--- begin Available records ---
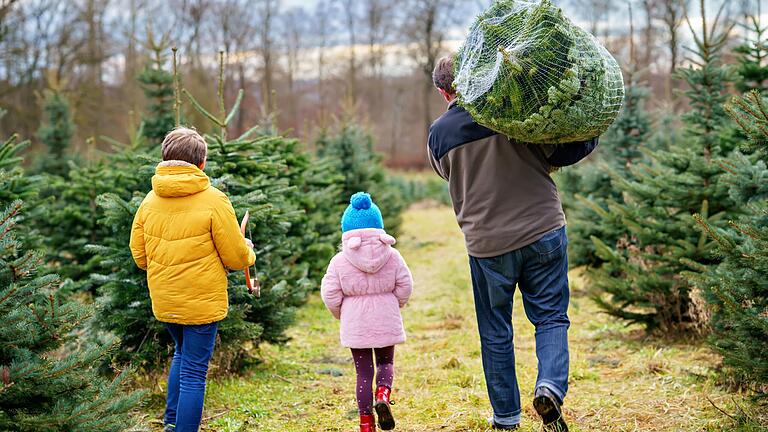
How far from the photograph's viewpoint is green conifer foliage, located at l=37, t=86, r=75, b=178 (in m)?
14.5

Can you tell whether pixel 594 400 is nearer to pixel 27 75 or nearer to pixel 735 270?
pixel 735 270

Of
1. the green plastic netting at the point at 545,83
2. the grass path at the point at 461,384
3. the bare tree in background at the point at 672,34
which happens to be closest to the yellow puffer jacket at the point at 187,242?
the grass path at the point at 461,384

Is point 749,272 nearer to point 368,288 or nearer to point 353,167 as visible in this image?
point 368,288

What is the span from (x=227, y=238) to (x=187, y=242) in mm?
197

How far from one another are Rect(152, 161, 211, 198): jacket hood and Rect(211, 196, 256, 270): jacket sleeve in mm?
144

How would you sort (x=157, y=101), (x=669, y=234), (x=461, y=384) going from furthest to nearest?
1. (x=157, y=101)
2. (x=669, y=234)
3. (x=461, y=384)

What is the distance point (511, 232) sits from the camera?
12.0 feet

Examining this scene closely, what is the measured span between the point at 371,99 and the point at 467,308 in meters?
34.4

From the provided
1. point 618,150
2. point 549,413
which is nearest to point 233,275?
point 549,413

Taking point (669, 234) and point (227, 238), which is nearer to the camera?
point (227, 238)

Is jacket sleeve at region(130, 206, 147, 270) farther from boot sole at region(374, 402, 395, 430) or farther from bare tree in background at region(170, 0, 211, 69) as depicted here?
--- end Available records ---
--- begin Available records ---
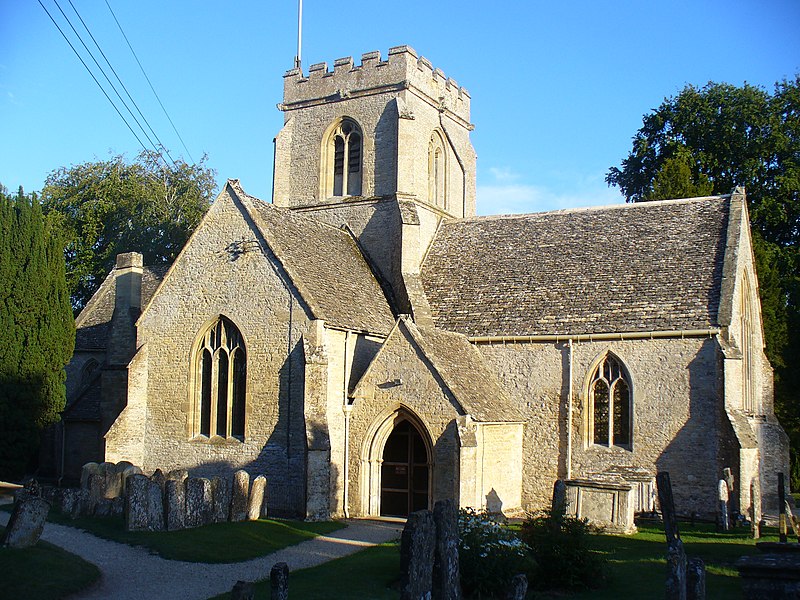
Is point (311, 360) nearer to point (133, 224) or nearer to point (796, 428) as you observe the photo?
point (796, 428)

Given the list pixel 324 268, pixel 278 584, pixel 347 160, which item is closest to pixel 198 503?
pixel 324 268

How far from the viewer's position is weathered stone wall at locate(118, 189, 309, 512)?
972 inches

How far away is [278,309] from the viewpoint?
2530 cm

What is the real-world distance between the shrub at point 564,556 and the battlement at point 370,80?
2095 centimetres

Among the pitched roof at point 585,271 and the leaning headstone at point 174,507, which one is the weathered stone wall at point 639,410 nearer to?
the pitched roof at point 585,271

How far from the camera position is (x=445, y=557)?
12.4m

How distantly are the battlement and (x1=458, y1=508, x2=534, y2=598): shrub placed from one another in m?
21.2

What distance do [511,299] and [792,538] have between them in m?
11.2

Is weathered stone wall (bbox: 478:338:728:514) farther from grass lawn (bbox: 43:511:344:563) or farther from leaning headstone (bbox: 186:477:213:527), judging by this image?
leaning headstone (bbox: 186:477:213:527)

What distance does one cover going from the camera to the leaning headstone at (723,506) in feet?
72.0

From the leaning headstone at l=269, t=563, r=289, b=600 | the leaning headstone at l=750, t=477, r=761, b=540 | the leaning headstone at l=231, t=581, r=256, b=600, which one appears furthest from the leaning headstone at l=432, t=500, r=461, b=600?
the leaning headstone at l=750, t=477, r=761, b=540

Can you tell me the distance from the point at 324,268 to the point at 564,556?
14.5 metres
--- end Available records ---
Work to be completed —
Select every line of the records that contains the string "span", and copy each one. Case counts.

Solution to this problem —
What is the span from (x=227, y=238) to (x=187, y=242) in mm?
Examining this scene closely, what is the measured span between the point at 371,99 and the point at 467,308 in meters?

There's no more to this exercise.